Directors welcomed Morocco’s efforts to improve the quality and timeliness of economic and financial data, and to increase availability of these data to the broader public. Directors encouraged the authorities to continue these efforts, particularly in light of their intention to subscribe to the Special Data Dissemination Standard.
|Morocco: Selected Economic Indicators|
|Domestic economy||In percent|
|Change in Real GDP||10.4||-7.0||12.0||-2.2|
|Change in consumer prices||5.1||6.1||3.0||1.0|
|External economy||In billions of U.S. dollars1|
|Current account balance||-0.7||-1.5||-0.6||-0.4|
|In percent of GDP||-2.4||-4.6||-1.7||-1.1|
|Public borrowing, net||-0.3||-0.2||-0.3||-0.7|
|Capital account balance||1.3||0.9||0.8||0.6|
|Gross official reserves||4.3||3.6||3.8||4.0|
|Financial variables||In percent of GDP1|
|Central government balance2||-3.9||-5.6||-3.7||-3.2|
|Central Government debt||82.4||83.1||75.4||78.5|
|of which external||48.8||46.9||40.8||39.4|
|Debt service ratio (in percent of exports of goods and nonfactor services)||32.6||31.8||28.2||25.4|
|Change in broad money (in percent)||10.2||7.0||6.6||8.2|
Sources: Data provided by the Moroccan authorities; and IMF staff estimates.
1Unless otherwise noted.
2Commitment basis, excluding privatization receipts, 1997 column refers to the 1996/97 fiscal year.
352-week treasury bills.
1Under Article IV of the IMF's Articles of Agreement, the IMF holds bilateral discussions with members, usually every year.
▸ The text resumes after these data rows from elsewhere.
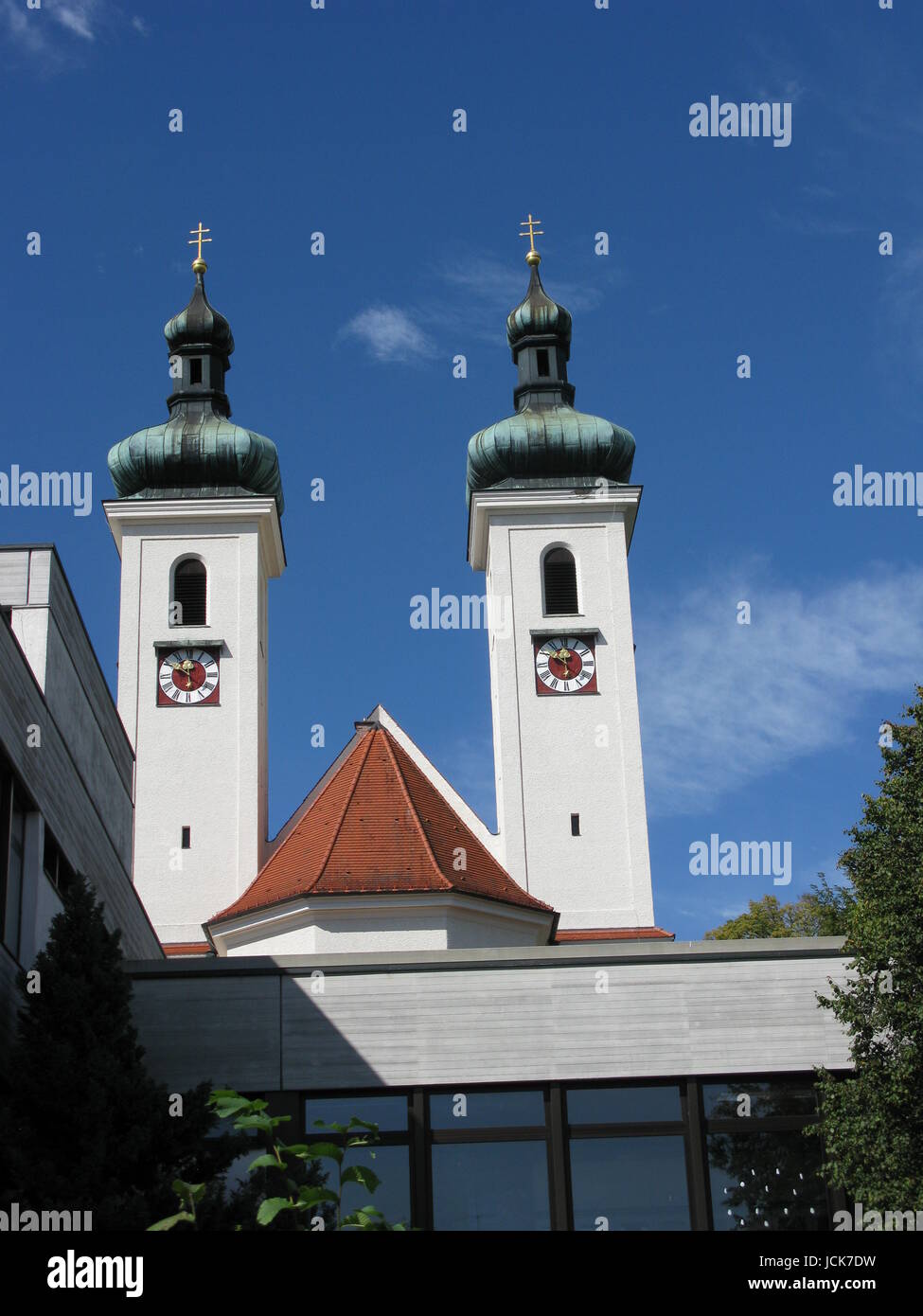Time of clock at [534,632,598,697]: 5:49
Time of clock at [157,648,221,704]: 5:49
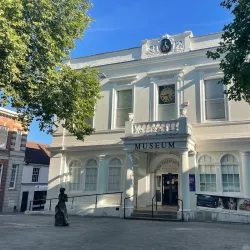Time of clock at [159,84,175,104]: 8:25
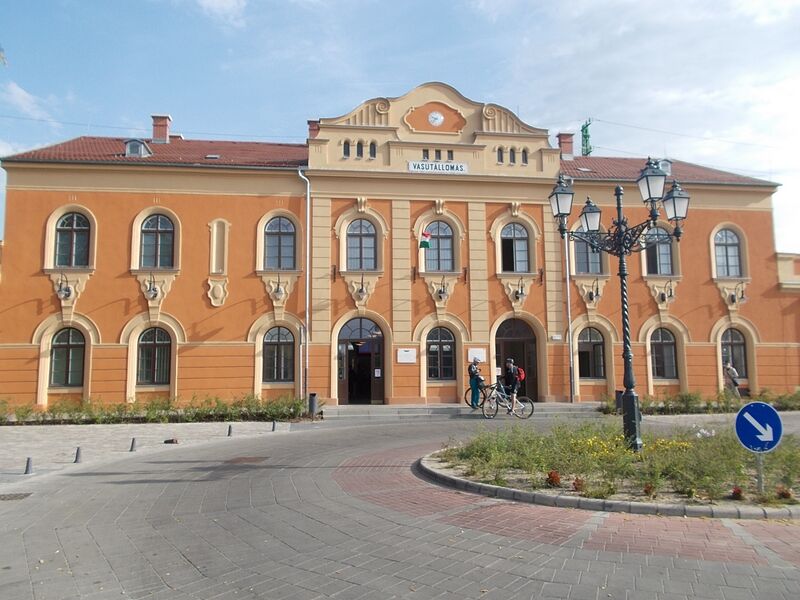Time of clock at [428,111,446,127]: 9:37
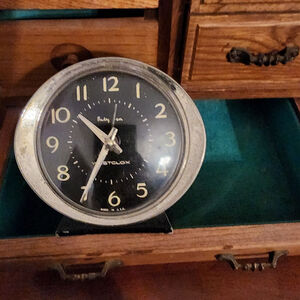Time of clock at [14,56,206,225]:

A staff team visits the country, collects economic and financial information, and discusses with officials the country's economic developments and policies. On return to headquarters, the staff prepares a report, which forms the basis for discussion by the Executive Board. At the conclusion of the discussion, the Managing Director, as Chairman of the Board, summarizes the views of directors, and this summary is transmitted to the country's authorities. In this PIN, the main features of the Board's discussion are described.